The water rushed down the hillside in a wall estimated at 10 to 20 feet high, changing directions as it hit a hill just south of the Toops's home. As it surged west, it tore the home from its foundation, lifted pickup trucks parked outside and crested against another hill before washing into a nearby creek.
In the moment before the torrent caught him, truck driver Larry Richards was thinking about railroad ties he was due to pick up.
The road was dry and he was off to an early start. The wall of water struck his Freightliner as he drove south on Route N northwest of Lesterville.
"I was driving down the road and it hit me from the driver's side," said Richards, who was pulling an empty flatbed. "Then I was off in the ditch. That's when I realized there was water all around."
Richards, a driver for McNees Trucking, was one of three motorists caught in the deluge. A pickup truck was also lifted off the road, while a dump truck carrying a load of zinc was inundated but not moved.
Richards' truck floated into a field. He waited for the truck to settle in the water before climbing out the window and onto the roof of the cab.
"There was about a foot and a half of the cab sticking out of the water," he said. "It was pretty much the scariest thing that ever happened to me."
The water receded within 30 minutes, he said. Rescue workers were on the scene within 20 minutes, but they waited for the water to drain before helping him out.

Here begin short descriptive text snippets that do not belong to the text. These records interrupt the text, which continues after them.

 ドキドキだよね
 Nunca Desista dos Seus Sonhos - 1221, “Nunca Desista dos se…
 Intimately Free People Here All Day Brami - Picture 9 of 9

That was fine with him, Richards said. "They knew I wasn't in as much danger as the rest of the people."
As the water ran down the mountainside, it toppled trees and left a muddy mess behind. The lake on the Black River rose abruptly. The National Weather Service broadcast warnings to residents along the river to be ready for a rapid rise of up to 17 feet if the dam failed.
Nearly six hours after the initial failure at the storage basin, chocolate-brown water cascaded over the dam while area residents took in the sight. Bill Nichols, an area farmer, said he had moved tractors and other equipment to higher ground then drove to a spot on Reynolds County Road 204 that overlooks the dam.

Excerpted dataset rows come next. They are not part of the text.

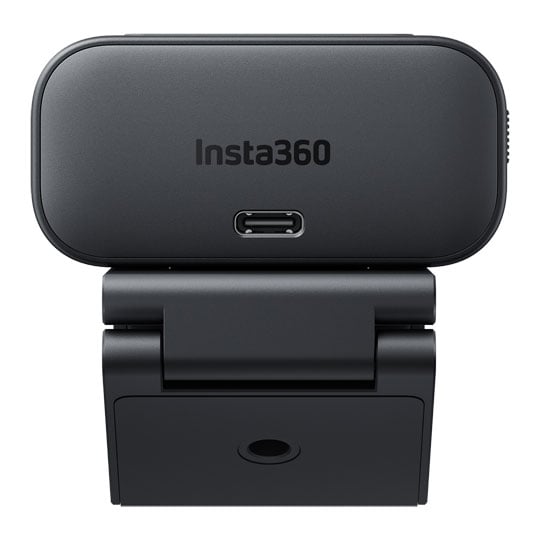 Insta360 Link 2C AI Webcam : image 4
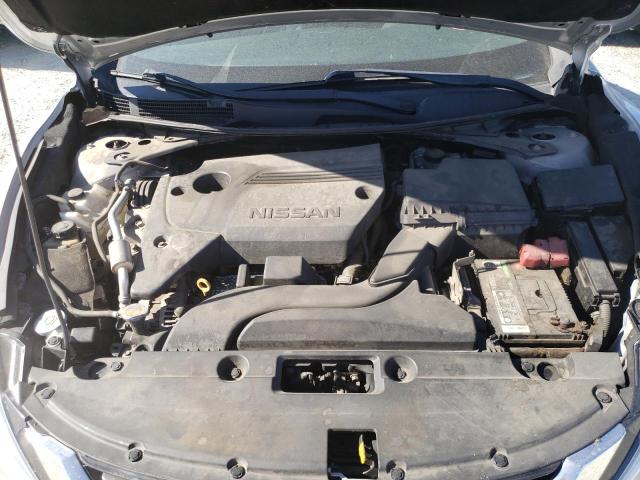 Photo 10 VIN: 1N4AL3AP9HC286892 - NISSAN ALTIMA 2.5 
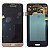 Display Frontal Lcd Galaxy J3 2016 Sm-j320 - Imagem 2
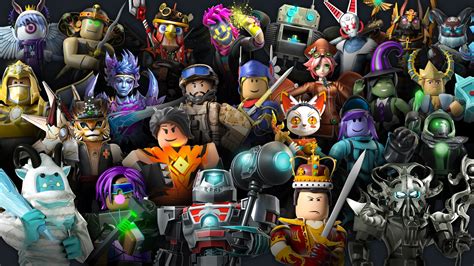 Roblox - VIP Servers are evolving Some exciting updates to share 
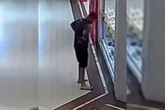 Membro da “Piratas dos Shoppings” é preso por furtar R$ 1 mi em joias
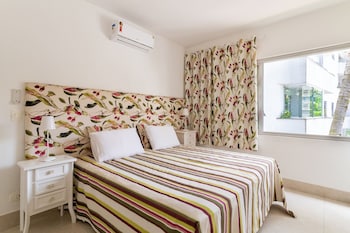 apartamento enseada guaruja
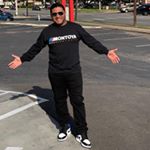 Profile Picture of JOSE J MONTOYA (@jmontoya_ny) on Instagram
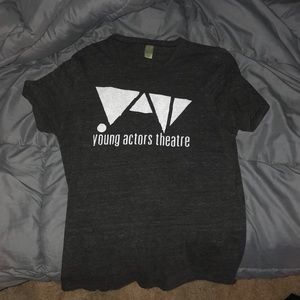 Greg t shirt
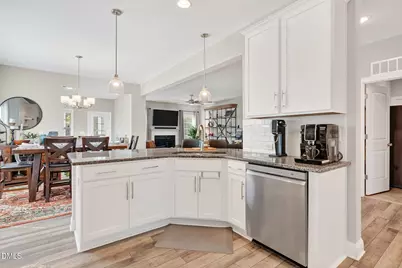 103 Centerline Drive, Selma, NC 27576 - Photo 14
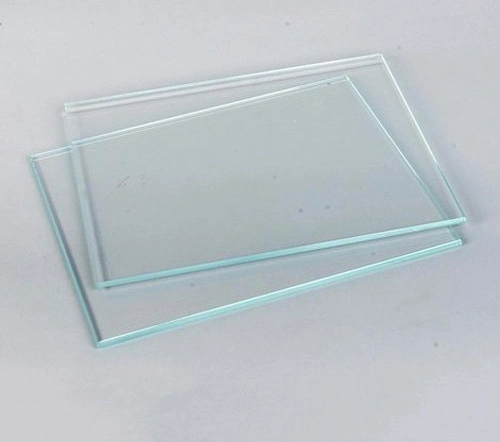 Bronze and Gray Safety Tempered Glass Table Top, Tinted Glass Factory Supply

The image he saw reassured him. A heavy rain has made the water flow up to 4 feet higher than the dam, he said. "That dam ain't gonna burst."
Other residents along the Black River didn't wait to discover if Nichols was correct. Tommy Barton was on the job at the Doe Run Co. plant in Boss, Mo., when he was told the reservoir burst. He raced home and with family help got his wife, Kelly Barton, their daughter, Macie, and their belongings out of their home along the river.
"I thought that I didn't have a wife and child," Tommy Barton said. "I am 30 miles away. I was wondering what I was going to come home to."
They took refuge at the Lesterville school building, where the American Red Cross and Salvation Army set up a shelter. School was called off for the district shortly after 7 a.m.
By early afternoon, they were ready to return home. "It took me 30 minutes to get it out," Kelly Barton said. "It will take 30 days to get it back in."
Gov. Matt Blunt held a news conference late in the afternoon at the point where the water crossed Route N. The state will monitor the Federal Energy Regulatory Commission investigation of the reservoir failure, he said.
AmerenUE will have to accept responsibility for the accident and provide help to the Toops and the state in restoring damage to Johnson Shut-Ins State Park, Blunt said. "We need to determine what happened and they need to be a responsible corporate citizen."
Johnson Shut-Ins is a popular destination during warmer months, attracting campers and hikers eager to visit the natural water park. Officials were thankful the reservoir breach occurred at a time when there were no visitors in the area.
AmerenUE will take steps to take care of the Toops and anyone else hurt by the accident, Kelley said.